The blimp tree towered fifteen meters over them, casting a deep shadow. The gas sac's surface was rough and veined and yet still looked thin as paper, giving the impression of having been sewn together, clumsily, from giant leaves. Kabe thought it looked like a thunder cloud.

“How would they get here in the first place, to this forest?” Ziller asked.

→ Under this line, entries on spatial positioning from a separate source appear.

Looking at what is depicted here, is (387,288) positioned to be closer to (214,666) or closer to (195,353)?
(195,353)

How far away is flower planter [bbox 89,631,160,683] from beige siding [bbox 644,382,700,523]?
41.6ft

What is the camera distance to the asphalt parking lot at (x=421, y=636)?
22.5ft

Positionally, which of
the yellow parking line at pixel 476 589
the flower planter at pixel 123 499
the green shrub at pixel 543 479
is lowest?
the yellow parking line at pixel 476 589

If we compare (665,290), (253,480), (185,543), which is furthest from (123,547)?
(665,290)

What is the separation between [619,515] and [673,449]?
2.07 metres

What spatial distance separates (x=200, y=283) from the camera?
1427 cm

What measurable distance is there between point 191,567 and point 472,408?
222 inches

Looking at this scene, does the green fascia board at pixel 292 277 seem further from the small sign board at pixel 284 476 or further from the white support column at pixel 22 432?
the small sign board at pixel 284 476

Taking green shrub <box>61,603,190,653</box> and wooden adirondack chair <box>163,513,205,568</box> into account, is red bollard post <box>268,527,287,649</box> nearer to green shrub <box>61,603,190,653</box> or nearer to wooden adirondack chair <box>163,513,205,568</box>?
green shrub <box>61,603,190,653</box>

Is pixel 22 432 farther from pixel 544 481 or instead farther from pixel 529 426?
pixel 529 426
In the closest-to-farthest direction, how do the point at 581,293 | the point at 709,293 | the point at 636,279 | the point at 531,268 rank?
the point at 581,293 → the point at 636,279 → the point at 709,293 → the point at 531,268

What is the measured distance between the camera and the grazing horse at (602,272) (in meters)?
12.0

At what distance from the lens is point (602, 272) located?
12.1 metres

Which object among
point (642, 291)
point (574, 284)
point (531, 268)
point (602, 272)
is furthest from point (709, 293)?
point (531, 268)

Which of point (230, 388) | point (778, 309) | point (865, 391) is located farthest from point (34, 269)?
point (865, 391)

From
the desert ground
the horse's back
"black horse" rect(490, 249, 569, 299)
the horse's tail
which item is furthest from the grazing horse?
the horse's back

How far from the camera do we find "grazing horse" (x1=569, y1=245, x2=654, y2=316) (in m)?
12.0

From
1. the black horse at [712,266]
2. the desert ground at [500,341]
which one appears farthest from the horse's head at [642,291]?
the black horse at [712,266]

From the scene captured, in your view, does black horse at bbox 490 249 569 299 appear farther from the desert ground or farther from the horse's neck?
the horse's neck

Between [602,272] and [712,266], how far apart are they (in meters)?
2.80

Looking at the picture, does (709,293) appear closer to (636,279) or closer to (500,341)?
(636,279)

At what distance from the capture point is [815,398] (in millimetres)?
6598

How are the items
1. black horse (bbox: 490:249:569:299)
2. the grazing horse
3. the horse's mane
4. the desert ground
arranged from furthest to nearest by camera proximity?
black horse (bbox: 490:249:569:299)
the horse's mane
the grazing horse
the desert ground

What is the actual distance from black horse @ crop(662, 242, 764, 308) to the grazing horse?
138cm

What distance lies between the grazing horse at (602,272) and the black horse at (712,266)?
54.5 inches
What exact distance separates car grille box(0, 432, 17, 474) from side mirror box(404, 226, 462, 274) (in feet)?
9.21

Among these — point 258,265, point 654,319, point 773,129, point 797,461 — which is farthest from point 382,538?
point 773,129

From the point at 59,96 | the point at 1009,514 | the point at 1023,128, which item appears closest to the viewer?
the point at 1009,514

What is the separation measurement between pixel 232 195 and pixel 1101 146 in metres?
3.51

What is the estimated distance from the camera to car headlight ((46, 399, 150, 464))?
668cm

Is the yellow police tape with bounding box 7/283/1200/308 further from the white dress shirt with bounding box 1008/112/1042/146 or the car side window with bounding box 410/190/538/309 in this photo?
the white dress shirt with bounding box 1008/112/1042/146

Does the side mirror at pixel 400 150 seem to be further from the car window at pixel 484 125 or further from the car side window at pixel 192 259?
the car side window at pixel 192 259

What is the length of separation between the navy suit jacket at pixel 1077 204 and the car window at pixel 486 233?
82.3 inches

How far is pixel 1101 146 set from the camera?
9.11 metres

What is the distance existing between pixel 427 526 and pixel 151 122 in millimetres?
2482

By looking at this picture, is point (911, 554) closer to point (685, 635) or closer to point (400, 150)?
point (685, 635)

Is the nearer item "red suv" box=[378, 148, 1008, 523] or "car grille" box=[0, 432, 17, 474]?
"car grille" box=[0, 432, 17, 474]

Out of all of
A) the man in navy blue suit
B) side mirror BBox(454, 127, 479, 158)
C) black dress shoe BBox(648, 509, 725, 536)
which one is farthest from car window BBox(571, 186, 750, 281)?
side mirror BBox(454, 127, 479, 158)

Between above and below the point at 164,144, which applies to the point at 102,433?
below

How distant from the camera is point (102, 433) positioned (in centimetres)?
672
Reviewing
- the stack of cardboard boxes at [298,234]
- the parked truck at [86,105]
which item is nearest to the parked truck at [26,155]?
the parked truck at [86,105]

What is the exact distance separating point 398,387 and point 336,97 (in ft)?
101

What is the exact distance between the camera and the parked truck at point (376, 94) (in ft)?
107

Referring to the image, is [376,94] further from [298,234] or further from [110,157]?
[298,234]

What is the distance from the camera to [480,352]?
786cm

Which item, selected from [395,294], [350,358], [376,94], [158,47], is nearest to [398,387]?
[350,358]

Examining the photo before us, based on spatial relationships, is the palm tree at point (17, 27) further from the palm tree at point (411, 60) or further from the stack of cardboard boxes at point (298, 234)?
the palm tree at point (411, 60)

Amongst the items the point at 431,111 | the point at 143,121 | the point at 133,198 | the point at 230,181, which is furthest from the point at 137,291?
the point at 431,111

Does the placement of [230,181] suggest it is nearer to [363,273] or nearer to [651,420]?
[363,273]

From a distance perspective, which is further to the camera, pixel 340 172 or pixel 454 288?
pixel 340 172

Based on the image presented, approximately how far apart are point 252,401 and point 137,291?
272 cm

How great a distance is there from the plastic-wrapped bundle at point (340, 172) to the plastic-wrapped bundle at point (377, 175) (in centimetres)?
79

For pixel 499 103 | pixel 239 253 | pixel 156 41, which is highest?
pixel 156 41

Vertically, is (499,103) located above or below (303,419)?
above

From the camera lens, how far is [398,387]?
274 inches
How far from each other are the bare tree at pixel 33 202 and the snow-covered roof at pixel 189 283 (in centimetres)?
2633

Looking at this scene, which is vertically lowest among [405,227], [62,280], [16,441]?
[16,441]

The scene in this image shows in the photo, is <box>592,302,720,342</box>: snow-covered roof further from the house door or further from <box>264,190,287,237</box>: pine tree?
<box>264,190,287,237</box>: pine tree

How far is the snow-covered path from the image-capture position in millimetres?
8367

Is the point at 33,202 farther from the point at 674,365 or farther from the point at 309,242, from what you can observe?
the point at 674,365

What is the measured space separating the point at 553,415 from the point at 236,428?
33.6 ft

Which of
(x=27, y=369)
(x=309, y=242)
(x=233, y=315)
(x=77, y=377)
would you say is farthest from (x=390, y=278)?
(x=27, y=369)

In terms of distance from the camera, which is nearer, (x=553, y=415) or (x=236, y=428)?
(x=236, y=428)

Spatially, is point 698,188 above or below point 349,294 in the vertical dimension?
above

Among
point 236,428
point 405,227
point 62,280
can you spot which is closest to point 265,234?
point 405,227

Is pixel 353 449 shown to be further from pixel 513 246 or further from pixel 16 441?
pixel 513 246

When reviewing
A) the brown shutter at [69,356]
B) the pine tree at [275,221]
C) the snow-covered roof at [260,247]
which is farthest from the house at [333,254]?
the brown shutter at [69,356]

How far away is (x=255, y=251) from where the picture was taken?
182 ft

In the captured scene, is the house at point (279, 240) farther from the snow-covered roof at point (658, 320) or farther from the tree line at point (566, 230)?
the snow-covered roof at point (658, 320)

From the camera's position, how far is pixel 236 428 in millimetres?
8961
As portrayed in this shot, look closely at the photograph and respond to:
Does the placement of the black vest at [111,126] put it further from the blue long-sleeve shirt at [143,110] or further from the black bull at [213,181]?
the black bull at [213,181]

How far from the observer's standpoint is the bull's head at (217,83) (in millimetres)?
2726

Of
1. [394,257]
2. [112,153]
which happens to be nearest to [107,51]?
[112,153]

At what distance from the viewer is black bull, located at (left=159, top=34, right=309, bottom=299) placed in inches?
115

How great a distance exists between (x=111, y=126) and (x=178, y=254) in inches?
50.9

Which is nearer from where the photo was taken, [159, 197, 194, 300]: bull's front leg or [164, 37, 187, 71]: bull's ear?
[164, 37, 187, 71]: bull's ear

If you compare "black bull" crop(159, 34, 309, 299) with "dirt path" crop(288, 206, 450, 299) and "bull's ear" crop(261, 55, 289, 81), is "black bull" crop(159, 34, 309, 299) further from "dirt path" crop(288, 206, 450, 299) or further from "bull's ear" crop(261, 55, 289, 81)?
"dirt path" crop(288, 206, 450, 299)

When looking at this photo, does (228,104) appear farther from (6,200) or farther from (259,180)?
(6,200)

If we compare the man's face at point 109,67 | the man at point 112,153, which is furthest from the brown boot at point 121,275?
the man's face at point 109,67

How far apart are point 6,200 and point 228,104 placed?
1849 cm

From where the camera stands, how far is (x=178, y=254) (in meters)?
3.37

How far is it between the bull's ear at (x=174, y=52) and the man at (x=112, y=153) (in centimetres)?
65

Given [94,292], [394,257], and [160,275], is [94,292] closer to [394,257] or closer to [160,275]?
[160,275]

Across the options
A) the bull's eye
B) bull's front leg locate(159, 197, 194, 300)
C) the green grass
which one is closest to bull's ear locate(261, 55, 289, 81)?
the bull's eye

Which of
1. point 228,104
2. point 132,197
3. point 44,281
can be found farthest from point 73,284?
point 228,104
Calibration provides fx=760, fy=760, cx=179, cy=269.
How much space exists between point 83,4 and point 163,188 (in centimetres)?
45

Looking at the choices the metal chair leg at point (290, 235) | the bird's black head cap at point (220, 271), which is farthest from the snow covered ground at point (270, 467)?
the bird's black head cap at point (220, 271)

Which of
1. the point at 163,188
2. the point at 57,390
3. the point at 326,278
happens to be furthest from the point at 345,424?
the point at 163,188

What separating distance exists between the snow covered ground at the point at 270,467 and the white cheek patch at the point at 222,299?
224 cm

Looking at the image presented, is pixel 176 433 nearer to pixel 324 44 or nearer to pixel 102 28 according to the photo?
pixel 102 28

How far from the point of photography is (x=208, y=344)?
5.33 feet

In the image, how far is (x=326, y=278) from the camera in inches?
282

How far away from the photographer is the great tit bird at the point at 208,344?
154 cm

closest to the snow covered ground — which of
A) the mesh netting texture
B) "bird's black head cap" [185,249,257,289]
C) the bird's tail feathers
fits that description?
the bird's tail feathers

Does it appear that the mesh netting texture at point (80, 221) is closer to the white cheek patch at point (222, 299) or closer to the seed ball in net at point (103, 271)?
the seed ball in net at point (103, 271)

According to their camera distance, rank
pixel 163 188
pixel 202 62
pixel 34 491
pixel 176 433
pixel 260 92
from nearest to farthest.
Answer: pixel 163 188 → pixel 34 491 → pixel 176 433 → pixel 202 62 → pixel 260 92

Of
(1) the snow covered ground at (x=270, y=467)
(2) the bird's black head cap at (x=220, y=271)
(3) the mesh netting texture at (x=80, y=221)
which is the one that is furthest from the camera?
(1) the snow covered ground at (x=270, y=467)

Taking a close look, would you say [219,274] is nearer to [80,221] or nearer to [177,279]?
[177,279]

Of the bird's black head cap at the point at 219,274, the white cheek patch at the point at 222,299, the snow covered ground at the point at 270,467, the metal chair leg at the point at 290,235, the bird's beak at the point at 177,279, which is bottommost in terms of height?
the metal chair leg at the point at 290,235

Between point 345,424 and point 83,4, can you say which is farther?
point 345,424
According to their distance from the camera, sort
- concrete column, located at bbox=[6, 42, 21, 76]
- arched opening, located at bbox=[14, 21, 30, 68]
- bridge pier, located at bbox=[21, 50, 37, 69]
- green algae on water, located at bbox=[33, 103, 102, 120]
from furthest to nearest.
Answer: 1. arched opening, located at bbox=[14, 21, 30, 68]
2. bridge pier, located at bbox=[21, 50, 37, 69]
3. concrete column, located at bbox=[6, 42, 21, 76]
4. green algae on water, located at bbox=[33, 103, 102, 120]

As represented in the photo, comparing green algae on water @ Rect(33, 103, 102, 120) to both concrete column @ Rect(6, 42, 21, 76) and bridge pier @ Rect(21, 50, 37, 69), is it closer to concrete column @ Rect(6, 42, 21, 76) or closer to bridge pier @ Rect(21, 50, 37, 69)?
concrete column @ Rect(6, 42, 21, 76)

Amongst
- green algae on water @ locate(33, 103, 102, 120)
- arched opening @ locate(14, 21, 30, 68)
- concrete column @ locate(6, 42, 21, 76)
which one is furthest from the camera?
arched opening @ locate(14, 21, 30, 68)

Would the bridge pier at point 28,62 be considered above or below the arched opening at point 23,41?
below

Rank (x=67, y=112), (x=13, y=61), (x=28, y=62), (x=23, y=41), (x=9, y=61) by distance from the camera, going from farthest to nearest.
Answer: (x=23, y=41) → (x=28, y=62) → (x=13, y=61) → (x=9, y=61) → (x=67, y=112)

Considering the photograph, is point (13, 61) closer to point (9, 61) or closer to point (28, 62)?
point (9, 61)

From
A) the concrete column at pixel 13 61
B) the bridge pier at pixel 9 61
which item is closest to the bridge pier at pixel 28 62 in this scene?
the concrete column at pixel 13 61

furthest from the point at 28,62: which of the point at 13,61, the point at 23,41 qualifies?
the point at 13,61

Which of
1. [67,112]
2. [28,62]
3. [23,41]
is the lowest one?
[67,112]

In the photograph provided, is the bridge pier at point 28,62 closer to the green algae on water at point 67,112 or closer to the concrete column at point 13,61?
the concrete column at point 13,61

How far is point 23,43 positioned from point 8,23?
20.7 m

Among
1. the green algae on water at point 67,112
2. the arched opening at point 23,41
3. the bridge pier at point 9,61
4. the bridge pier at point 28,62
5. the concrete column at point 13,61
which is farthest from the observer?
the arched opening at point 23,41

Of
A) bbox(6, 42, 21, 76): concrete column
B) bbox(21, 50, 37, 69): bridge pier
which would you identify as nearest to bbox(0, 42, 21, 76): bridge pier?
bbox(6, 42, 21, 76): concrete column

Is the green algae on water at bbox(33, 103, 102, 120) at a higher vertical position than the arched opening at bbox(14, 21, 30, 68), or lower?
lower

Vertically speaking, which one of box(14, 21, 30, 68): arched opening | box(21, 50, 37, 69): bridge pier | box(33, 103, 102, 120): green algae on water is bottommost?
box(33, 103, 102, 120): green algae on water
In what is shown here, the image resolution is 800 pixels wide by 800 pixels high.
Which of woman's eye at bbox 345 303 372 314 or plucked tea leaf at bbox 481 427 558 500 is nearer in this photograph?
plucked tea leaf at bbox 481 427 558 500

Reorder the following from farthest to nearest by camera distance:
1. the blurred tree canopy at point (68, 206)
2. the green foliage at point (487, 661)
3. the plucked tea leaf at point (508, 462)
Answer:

“I think I see what you're getting at,” Feli said, jumping out of the craft and landing on a broad root. She checked her harness points again, squinting at them in the semi-darkness. “Most of them would come by underground,” she said, glancing around at the blimp tree and then up at the ruby light sifting through the ground trees. “A few would power-glide,” she added, frowning at the blimper, which seemed to be stretching, tautening. Kabe thought he detected sounds coming from the banner reservoir. “Some would take an aircraft,” she went on, then flashed a smile at them and said, “Excuse me. I think it's time I got into place.”

She took a pair of long gloves from the belly pack and pulled them on. Curved black nails half as long as her fingers extended from their tips when she flexed them, then she turned and clambered up the side of the reservoir pod until she was at its lip, where the springy material curled under the blimp. The tree was creaking loudly now, the gas sac expanding and becoming taut.

“Others might come by ground car or bike, or boat and then walk,” Feli went on, settling down in a crouch on the lip of the reservoir. “Of course the real purists,
the sky junkies, they live out here in huts and tents and survive off hunting and wild fruits and vegetables. They travel everywhere on foot or by wing and you never see them in town at all. They live for flying; it's a ritual, a … what do you call it? A sacrament, almost a religion with them. They hate people like me because we do it for fun. Lot of them won't talk to us. Actually, some of them won't talk to each other and I think some have lost the power of speech alto—Whoo!” Feli turned away as the blimp suddenly parted company with the banner reservoir and rose into the sky like a giant black bubble from a vast brown mouth.

Beneath the gas sac, attached to it by a thick mass of filaments, rose a broad green streamer of tissue-thin leaf, eight meters across and webbed with darker veins.